L’association a été créée fin 2013, et là on est en train de boucler les équilibres de financements. L’objectif est de commencer les premières interventions dès janvier. Il y a par exemple à Bègles un besoin pour porter un foncier pendant deux ans. C’est au cas par cas. L’idée n’est pas d’apporter tout le foncier, mais ce qui manque. Nous voulons avoir une permanente, quelqu’un va sans doute être embauchée dans les semaines prochaines. Co-finançons est aussi un outil pédagogie d’appropriation de la finance citoyenne. Et c’est un outil de solidarité. Parmi les premiers à avoir souscrit il y a des gens qui habitent dans des habitats autogérés. Ils ont déjà remboursé leur logement, et au lieu de mettre leur argent dans des éoliennes ils le mettent dans le soutien aux autres projets d’habitat participatif. Dans le milieu qui est sensible à l’habitat participatif il y a des gens qui ont des disponibilités d’épargne, c’est fait aussi pour la mobiliser. C’est aussi, d’une façon plus générale, l’idée d’une démarche citoyenne, c’est-à-dire l’idée que la relation se fasse avec le monde des professionnels et avec le monde des élus et des collectivités, c’est une relation où chacun apporte sa part. C’est valoriser l’apport citoyen, et faire que ça appelle les contributions des collectivités et des professionnels. Nous ne voulons pas nous mettre en situation de simple assistance.
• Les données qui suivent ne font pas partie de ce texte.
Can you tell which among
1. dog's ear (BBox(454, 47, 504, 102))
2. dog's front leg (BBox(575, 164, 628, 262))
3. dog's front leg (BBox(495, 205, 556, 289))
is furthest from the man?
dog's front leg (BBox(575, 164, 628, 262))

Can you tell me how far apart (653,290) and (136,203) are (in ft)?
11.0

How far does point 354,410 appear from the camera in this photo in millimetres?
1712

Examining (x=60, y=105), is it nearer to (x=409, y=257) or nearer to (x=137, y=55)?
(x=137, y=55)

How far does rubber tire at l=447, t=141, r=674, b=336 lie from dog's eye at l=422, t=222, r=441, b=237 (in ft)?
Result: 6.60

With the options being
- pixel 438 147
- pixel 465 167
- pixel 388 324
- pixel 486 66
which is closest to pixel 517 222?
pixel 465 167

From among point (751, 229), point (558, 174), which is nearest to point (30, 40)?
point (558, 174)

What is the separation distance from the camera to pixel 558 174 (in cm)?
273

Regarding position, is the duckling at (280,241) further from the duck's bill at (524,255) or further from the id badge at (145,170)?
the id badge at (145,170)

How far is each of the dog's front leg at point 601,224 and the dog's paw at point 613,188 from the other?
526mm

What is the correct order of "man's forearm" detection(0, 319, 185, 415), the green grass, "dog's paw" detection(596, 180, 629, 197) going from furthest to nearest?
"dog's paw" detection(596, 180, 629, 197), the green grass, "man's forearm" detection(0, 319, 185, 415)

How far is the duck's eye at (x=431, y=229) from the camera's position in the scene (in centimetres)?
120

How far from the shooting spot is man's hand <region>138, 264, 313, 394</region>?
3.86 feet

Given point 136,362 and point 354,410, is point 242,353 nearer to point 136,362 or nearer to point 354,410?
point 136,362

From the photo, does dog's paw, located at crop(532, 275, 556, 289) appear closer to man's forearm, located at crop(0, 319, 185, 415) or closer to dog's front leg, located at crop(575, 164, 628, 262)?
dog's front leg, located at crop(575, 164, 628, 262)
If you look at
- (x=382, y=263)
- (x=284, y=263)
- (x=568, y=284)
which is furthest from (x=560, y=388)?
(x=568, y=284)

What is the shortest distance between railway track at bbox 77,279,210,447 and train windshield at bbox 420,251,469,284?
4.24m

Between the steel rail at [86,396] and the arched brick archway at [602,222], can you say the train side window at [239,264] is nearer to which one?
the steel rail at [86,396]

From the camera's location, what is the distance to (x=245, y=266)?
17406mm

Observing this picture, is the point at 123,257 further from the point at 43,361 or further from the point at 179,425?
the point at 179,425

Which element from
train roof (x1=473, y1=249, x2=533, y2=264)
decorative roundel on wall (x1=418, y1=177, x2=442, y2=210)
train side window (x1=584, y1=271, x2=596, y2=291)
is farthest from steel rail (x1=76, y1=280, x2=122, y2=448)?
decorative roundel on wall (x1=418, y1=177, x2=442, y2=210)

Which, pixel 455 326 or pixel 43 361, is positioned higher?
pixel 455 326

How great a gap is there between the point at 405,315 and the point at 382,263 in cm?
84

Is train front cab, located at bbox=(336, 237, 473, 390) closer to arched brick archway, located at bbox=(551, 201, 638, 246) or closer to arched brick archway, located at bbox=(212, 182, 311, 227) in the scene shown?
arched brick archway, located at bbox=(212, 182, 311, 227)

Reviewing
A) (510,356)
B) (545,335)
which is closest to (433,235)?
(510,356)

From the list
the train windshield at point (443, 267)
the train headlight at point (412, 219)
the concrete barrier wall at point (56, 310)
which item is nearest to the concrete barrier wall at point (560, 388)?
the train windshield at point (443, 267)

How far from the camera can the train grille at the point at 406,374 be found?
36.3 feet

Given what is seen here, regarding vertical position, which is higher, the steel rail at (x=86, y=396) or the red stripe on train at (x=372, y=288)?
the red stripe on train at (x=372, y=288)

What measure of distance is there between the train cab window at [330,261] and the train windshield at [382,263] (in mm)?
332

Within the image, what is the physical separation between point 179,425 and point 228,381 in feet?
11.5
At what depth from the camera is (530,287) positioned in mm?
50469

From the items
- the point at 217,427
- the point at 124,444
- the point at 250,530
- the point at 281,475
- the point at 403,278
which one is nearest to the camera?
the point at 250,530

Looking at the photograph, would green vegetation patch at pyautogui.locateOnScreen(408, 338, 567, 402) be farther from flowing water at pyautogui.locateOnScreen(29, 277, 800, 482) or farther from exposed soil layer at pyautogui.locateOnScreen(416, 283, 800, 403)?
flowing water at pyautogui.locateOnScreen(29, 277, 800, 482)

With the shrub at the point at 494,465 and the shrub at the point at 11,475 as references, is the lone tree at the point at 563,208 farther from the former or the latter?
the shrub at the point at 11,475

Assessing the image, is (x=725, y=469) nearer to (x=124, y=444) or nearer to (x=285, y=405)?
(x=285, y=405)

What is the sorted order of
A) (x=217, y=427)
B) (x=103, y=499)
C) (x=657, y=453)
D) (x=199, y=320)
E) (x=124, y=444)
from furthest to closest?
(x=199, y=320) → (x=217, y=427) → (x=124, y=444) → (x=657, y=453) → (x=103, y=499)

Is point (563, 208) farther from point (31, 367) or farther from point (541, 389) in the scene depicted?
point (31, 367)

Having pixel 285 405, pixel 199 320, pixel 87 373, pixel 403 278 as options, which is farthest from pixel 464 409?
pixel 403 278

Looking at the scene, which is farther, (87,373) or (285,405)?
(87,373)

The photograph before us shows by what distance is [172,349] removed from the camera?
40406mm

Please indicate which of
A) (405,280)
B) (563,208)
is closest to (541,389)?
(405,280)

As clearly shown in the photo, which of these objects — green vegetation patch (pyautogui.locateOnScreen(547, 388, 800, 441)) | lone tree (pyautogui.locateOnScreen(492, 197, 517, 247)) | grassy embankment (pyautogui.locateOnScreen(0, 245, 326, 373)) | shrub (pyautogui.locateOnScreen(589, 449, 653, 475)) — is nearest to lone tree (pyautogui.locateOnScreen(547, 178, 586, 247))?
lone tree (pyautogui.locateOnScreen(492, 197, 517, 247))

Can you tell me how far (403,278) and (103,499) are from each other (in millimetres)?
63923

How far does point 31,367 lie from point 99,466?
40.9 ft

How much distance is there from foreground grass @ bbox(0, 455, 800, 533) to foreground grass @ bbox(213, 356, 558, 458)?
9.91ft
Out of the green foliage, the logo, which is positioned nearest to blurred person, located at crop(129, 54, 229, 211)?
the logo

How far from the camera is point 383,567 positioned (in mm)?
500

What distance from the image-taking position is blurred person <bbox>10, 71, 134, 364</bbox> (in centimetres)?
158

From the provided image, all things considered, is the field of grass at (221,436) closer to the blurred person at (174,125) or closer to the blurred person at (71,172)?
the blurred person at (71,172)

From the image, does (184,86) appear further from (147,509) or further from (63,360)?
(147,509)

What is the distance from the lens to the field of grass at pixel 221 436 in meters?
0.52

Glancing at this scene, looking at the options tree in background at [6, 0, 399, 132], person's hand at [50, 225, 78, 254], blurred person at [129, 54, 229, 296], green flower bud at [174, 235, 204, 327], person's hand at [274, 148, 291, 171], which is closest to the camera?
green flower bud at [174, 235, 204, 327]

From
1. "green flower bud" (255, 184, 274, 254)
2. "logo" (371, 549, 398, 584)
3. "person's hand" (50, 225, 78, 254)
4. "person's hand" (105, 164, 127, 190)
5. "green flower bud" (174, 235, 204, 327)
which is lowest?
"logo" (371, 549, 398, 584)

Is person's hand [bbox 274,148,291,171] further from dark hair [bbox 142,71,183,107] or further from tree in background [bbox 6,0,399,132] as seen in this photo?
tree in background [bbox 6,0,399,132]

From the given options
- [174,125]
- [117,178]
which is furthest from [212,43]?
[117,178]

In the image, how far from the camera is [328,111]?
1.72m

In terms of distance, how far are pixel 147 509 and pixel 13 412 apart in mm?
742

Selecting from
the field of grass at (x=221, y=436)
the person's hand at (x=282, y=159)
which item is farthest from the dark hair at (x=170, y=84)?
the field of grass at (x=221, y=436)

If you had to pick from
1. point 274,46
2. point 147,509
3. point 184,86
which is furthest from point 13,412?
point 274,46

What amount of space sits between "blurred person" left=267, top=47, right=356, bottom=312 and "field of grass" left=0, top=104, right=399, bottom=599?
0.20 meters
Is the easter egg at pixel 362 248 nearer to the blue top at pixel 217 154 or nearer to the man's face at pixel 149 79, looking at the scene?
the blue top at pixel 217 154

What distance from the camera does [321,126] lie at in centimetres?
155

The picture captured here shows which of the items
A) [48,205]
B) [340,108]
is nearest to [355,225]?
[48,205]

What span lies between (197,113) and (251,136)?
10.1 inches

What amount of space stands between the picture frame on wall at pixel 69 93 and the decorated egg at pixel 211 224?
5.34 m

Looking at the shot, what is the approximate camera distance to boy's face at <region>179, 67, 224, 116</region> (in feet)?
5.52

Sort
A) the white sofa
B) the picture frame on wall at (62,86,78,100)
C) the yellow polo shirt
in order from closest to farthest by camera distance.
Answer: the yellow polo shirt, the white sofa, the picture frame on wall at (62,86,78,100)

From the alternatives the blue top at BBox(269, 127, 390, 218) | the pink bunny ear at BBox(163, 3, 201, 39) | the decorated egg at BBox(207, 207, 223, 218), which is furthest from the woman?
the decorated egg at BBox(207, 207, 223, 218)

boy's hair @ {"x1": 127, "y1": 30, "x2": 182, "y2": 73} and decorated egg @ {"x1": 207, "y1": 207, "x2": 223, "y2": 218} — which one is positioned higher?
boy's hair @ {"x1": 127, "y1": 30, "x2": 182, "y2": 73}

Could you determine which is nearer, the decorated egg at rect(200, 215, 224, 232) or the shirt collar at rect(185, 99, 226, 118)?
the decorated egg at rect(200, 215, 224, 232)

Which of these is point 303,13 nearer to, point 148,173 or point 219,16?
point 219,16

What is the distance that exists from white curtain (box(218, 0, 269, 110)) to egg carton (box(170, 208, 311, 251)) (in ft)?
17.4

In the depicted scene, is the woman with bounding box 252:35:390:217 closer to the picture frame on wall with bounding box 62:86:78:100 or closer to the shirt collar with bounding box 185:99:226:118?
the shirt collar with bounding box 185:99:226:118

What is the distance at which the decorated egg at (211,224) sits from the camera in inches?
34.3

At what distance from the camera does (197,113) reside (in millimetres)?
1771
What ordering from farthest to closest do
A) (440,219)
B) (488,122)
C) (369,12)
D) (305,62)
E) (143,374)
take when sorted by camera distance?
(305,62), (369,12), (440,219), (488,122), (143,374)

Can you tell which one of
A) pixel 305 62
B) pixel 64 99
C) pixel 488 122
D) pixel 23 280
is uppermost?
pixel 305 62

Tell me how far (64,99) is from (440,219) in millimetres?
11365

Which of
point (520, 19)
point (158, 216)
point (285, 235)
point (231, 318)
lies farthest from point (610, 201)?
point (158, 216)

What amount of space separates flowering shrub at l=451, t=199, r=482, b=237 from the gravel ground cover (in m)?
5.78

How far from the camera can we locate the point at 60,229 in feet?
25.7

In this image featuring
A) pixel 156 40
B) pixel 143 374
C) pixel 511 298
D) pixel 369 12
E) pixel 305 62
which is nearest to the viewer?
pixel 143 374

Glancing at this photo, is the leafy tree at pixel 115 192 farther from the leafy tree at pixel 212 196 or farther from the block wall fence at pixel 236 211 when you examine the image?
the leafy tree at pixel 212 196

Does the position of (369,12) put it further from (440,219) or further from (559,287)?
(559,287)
Et déjà on voit qu’il y a d’autres besoins qui apparaissent, auxquels cet outil- là ne va pas forcément pouvoir répondre. Il y a des besoins qui apparaissent sur l’idée de caution mutuelle, ou des choses comme ça. Dans les nouvelles sociétés de la loi ALUR, il y une obligation de trouver des garanties financières d’aboutissement. Peut-être que cet outil pourrait participer à une forme de caution mutuelle, c’est une question. On n’est pas sûr que ce soit le meilleur outil. On voit aussi d’autres travaux d’ingénierie financière, on va dire, qui tourne autour des notions de démembrement et fractionnement de la propriété, entre le volet foncier, le domaine, l’assiette d’un terrain, et l’usage de ce terrain, ceux qui en sont les utilisateurs. On connaît classiquement le bail emphytéotique, c’est quelqu’un qui a le fonds, et d’autres qui en a l’utilisation. Ces questionnements-là sont extrêmement fréquents parmi les groupes, il y a de l’innovation dans les groupes, sur l’idée de ne pas avoir forcément le même porteur pour le foncier que pour l’usage. Il y a une association nationale qui s’est créée, qui s’appelle Community Land Trust France, qui transpose en France des façons de faire, avec des fondations domaniale de citoyens qui achètent des domaines pour des usages non-spéculatifs. Il y a plein de bouillonnements. Co-finançons notre habitat se situe dans un réseau de leviers. C’est l’outil pragmatique qui fait appel à votre épargne pour prêter à d’autres projets d’habitat participatif. Cet outil se crée en parallèle de l’association Community Land Trust France qui travaille sur le démembrement, et en parallèle de l’association Habitat Participatif et Finances Citoyennes, qui s’est créé dès 2012 avec Relier notamment, qui a été la matrice de Co-finançons, et qui reste le laboratoire des questionnements juridico-financiers de l’habitat participatif.”